Quali sono i sette migliori artisti contemporanei che devi assolutamente conoscere? Quante volte ci siamo sentiti perplessi davanti a un’opera d’arte che tutti elogiano ma che noi proprio non riusciamo a capire? Penso sia normale e a me capita spesso. Ogni tanto, basta una spiegazione per entrare nel mondo dell’artista e comprenderlo, altre volte invece l’opera non ci sembra interessante nemmeno dopo averne conosciuto i retroscena. In questo articolo vedremo insieme i sette migliori artisti contemporanei che devi conoscere, in questo modo non ti farai trovare impreparato e potrai stupire i tuoi compagni di viaggio con qualche aneddoto inedito.

Francis Bacon

Probabilmente il più inquietante tra tutti gli artisti presentati, Francis Bacon vive una vita molto tormentata fin dall’infanzia. Nato a Dublino il 28 Ottobre 1909, fin da bambino dimostra una natura sensibile e un forte interesse verso il mondo femminile e tutto quello che lo circonda, in particolare gli abiti. Un’esperienza che lo colpisce in modo significativo è sicuramente l’esposizione di Picasso del 1927: figure umane distorte, forme geometriche che si fondono e compongono volti e paesaggi, ispireranno la sua arte in modo indelebile. Autodidatta, comincia a dipingere ad acquerello verso il 1926. La vita di Francis Bacon è una vita che va contro le regole dell’epoca in cui vive, fatta di vizi che lo annientano, come l’alcol e il gioco d’azzardo.

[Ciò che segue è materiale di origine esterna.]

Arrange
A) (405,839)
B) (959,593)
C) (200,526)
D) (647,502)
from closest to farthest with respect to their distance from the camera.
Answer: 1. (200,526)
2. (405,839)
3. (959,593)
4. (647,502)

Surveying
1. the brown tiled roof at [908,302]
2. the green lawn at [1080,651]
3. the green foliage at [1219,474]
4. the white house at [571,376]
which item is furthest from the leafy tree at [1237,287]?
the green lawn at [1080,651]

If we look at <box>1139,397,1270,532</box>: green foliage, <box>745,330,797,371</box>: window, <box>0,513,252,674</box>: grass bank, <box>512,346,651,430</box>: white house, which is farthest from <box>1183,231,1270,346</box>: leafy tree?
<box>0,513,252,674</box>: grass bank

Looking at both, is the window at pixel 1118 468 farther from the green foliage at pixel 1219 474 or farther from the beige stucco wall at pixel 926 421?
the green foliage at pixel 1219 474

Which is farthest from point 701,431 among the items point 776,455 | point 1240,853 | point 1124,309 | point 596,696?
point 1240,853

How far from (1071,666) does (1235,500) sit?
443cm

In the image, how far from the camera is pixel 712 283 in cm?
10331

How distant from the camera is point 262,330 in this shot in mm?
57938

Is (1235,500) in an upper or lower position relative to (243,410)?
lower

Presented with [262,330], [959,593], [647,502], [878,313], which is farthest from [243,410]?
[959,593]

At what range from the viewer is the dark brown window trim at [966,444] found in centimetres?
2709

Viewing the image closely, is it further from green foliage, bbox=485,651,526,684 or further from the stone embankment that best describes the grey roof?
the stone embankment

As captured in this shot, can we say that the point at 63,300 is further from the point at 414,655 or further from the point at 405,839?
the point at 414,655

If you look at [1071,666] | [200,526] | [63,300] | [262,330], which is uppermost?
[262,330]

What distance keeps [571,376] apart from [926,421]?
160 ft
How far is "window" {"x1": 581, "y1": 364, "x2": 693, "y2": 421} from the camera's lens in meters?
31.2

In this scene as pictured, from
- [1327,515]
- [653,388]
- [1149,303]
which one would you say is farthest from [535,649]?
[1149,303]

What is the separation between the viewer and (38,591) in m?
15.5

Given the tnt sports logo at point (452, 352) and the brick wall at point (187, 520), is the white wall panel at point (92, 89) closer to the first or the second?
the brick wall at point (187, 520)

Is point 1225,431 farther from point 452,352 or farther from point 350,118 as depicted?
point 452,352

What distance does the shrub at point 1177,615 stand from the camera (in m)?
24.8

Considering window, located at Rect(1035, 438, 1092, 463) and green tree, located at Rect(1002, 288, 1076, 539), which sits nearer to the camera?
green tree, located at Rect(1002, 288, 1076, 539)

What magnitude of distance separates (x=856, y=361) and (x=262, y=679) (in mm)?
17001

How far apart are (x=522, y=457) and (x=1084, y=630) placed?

Dal 1936 al 1944 smette addirittura di dipingere, deluso e oppresso dai continui rifiuti da parte delle gallerie d’arte. Nel 1944 distrugge gran parte dei suoi lavori, salvando solamente “Crucifixion”, una crocifissione che si allontana da qualsiasi canone conosciuto e pochi altri quadri. Un anno dopo, grazie al trittico “Three studies for figures at the base of Crucifixion”, la carriera di Bacon decolla e tutte le maggiori gallerie di Londra se lo contendono. Nel 1953 tiene la sua prima personale negli Stati Uniti e visita l’Italia in occasione della sua partecipazione alla Biennale di Venezia nel padiglione della Gran Bretagna. Anche una volta trovato il successo, però, il dolore continua ad accompagnarlo, in particolare quando due dei suoi compagni  perdono la vita a distanza di poco meno di dieci anni l’uno dall’altro. I suoi lavori a volte prendono forma dalla vita quotidiana, altre volte da opere del passato rivisitate con toni cupi e volti spettrali. Se dovessi riassumerlo in pochi punti salienti, sceglierei questi concetti: 

  • tormento;
  • toni cupi;
  • sregolatezza;
  • dolore;
  • angoscia.

Francis Bacon trae ispirazione principalmente da opere come il ritratto di Papa Innocenzo X di Velàzquez, il pittore sulla strada di Tarascona di Van Gogh, le atmosfere sospese di De Chirico e le sculture di Giacometti, uno degli artisti da lui più amati. Nelle sue opere spietate e tormentate, si percepisce l’angoscia di un’esistenza dolorosa fatta di profonda sensibilità, accompagnate da distorsione, frammentazione e angoscia. Tra le opere più famose ricordiamo “Study after Velàzquez portrait of Pope Innocent X” del 1953, i numerosi ritratti dedicati al compagno George Dyer e le numerose tele raffiguranti teste umane dalle varie espressioni. Una cosa è certa: il suo linguaggio stilistico è talmente personale, da non poter essere copiato da nessun altro. Non c’è dubbio che si sia meritato il suo posto tra i sette migliori artisti contemporanei! Bacon lo trovi nella immensa collezione Peggy Guggenheim di Venezia.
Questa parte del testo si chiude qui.